Objective | Can you output every one of the records below line for line, with nothing changed?

Recorded information |
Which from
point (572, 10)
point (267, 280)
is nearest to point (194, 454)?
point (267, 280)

Output below |
Which from
point (572, 10)
point (267, 280)
is nearest to point (194, 454)?
point (267, 280)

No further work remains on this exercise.